Answer these questions about the passage on event data coding below:
1. Besides a unique event ID, which three kinds of ID is each event given?
2. Who carries out the second round of quality checks?
3. What kinds of scripts are run on the data in the third check?

• [Passage provided]
....
Each event comes complete with several spatial and temporal locators, such as place name, administrative division, and geographic coordinates, as well as start and end dates, to allow for fine-grained spatial and temporal analysis. Each event is also given a unique ID for easy reference, as well as conflict, dyad, and actor IDs. As was mentioned earlier, these IDs for conflicts, dyads, and actors correspond with identifying information found in other UCDP datasets and allow ample possibilities for dataset integration.
The data collection for the dataset follows the standard coding procedures for UCDP data: human coders that mine news sources, NGO reports, case studies, truth commission reports, historical archives and other sources of information. This method has been described in depth in several other publications (Eck & Hultman, 2007; Sundberg, Eck & Kreutz, 2012) and we will instead focus on explaining the procedures for the novel aspects of this dataset – the temporal and spatial coding. We would, however, like to highlight some new methods for ensuring data accuracy and quality that have been introduced as the sheer number of events included and the many variables that accompany each event have necessitated the introduction of additional quality-control instruments. Data quality is at least triple-checked, where the coder first runs through a checklist of consistency and streamlining tests. Secondly, a project manager performs similar tests, as well as controls of the geocoding through a set routine of visualization. Thirdly, PHP and Python scripts are run on the data to check consistency across IDs, coordinates, fatality counts, and more. While these routines cannot identify all errors in the base coding they nevertheless ensure high quality and consistency in the final product.
....
Stored data entries:
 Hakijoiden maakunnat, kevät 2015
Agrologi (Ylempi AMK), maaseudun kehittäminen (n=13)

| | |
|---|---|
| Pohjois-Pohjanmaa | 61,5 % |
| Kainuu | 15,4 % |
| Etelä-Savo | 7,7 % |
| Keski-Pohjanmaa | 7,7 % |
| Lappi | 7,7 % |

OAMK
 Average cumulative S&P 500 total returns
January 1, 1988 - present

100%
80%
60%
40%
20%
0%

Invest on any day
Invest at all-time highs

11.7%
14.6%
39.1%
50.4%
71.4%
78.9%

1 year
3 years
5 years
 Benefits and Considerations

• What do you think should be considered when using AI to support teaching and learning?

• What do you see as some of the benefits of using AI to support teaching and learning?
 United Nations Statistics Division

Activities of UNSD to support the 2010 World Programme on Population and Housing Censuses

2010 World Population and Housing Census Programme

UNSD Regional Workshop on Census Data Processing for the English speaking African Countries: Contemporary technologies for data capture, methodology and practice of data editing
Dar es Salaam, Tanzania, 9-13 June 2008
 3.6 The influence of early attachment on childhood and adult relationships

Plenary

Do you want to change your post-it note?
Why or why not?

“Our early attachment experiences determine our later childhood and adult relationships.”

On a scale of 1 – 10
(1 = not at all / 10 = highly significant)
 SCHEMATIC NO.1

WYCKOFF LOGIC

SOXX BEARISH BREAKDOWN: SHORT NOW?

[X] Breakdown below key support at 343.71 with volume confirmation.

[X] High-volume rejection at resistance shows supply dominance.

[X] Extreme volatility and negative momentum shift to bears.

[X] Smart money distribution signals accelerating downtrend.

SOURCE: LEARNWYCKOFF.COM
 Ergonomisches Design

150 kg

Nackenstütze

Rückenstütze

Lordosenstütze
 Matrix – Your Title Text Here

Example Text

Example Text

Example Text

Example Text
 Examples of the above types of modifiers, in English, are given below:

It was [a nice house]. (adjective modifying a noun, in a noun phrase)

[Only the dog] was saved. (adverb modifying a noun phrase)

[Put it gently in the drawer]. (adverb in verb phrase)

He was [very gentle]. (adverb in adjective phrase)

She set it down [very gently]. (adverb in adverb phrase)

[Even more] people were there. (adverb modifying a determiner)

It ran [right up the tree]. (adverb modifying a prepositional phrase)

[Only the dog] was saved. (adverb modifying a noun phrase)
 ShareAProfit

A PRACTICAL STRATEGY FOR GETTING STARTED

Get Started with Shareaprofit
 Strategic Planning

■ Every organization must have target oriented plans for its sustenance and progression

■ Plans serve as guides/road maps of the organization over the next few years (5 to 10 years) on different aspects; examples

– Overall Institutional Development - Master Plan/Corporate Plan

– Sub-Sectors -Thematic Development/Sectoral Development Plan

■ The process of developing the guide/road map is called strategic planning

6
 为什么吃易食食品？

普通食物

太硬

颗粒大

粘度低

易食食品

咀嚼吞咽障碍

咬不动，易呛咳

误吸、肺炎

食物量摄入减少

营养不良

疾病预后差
....
• [Answer space]
1. Conflict, dyad, and actor IDs.
2. A project manager.
3. PHP and Python scripts.